There are two main ways to do it. The first is to convert a Python array-like structure (such as a Python list or tuple) to an ndarray using the array() function. Let’s look at some examples:
list1 = [1, 2, 3, 4]
list2 = [[1, 2, 3, 4]]
list3 = [[1, 2, 3, 4], [10, 20, 30, 40], [100, 200, 300, 400]]
arr1 = np.array(list1)
arr2 = np.array(list2)
arr3 = np.array(list3)
print(type(arr1), type(arr2), type(arr3))
Here, we first declare and initialize three Python lists (list1, list2, and list3).
Notice that list1 and list2 are very similar, except that list1 has one set of square brackets while list2 has two.

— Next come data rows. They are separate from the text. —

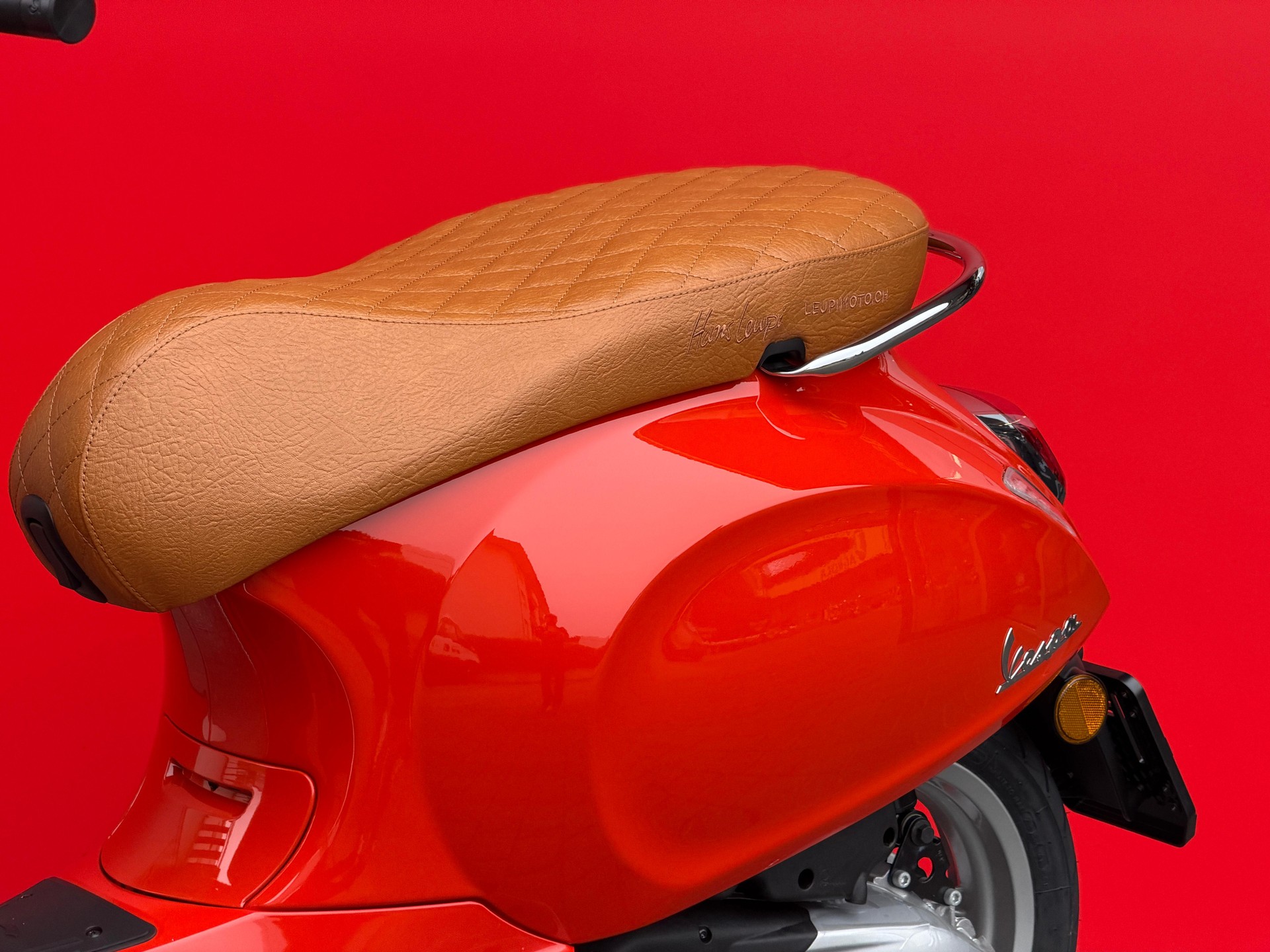 PIAGGIO Vespa 125 Primavera ABS Celebrate 40th - 4
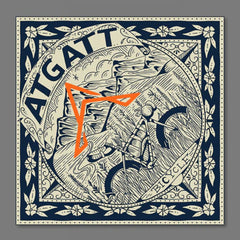 Atgatt - Bandana (Scarf)
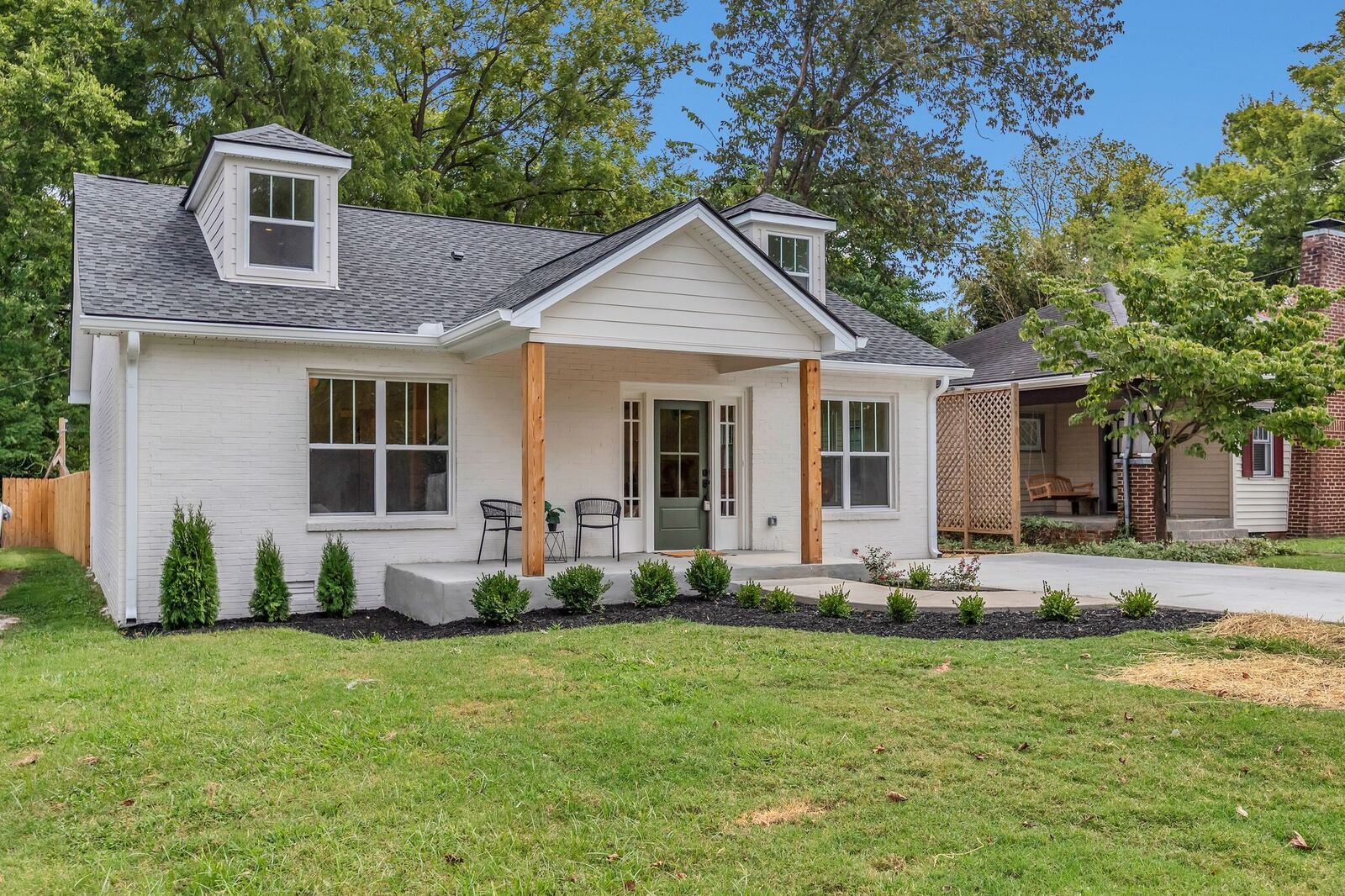 Property Photo:  3220 Kinross Ave  TN 37211 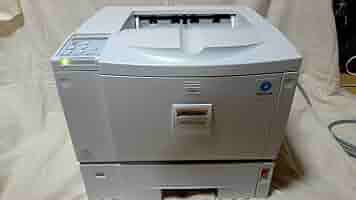 RICOH SP 4000S ホワイトプリンター 91YfLQoTxKL._AC_SY200_QL15_.jpg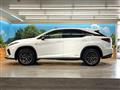 2021 Lexus RX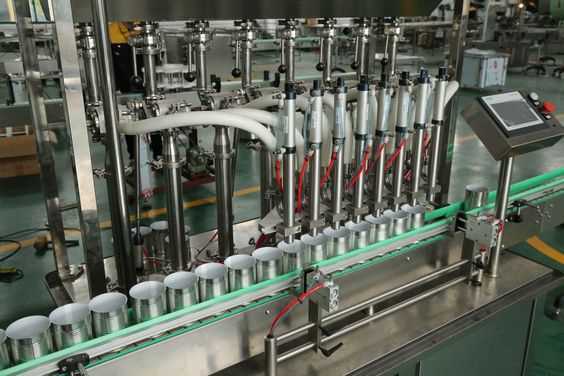 5 Benefits of Integrating an Automated Packaging Machine in Your Production Line
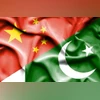 Pakistan, China Pakistan, China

list1 is a one-dimensional (1D) list with four elements.
list2, on the other hand, is a two-dimensional (2D) list with one element. This element – [1, 2, 3, 4] – is a list itself and consists of four elements.
list3 is also a 2D list, with three nested lists of four elements each.
After declaring the lists, we pass them to the NumPy array() function to convert them to ndarrays. We then print the data types of the resulting arrays. If you run the code above, you’ll get the following output:
<class 'numpy.ndarray'> <class 'numpy.ndarray'> <class 'numpy.ndarray'>
This output indicates we have successfully converted list1, list2, and list3 to NumPy arrays. We can print the shapes of these ndarrays. The shape of an ndarray (stored in the shape attribute) is given as a tuple and tells us the number of elements in it:
print(arr1.shape)
print(arr2.shape)
print(arr3.shape)
This gives us the following output:
(4,)
(1, 4)
(3, 4)
(4,) tells us that arr1 is a 1D array with four elements, while (1, 4) tells us that arr2 is a 2D array with one nested array; this nested array has four elements.
Finally, the last line (3, 4) tells us that arr3 is a 2D array with three nested arrays; each nested array has four elements.
The example above shows how to use the array() function to convert Python built-in structures to ndarrays. Next, let’s learn to create NumPy arrays from scratch. To do that, we can use different predefined functions in the NumPy library. An example is the linspace() function.
linspace(start,stop,num) gives us a NumPy array of num evenly spaced numbers within the interval of start(inclusive) to stop (inclusive). Let’s look at an example:
arr4 = np.linspace(0, 10, 5)
print(arr4)
This example gives us 5 evenly spaced numbers from 0 to 10. If you run the example, you’ll get the following output:
[ 0. 2.5 5. 7.5 10. ]
linspace() generates floating-point numbers by default. In addition, Jupyter Notebook prints NumPy arrays without commas. Hence, we get decimal points after the integers (e.g., 0.) and no commas in the output above.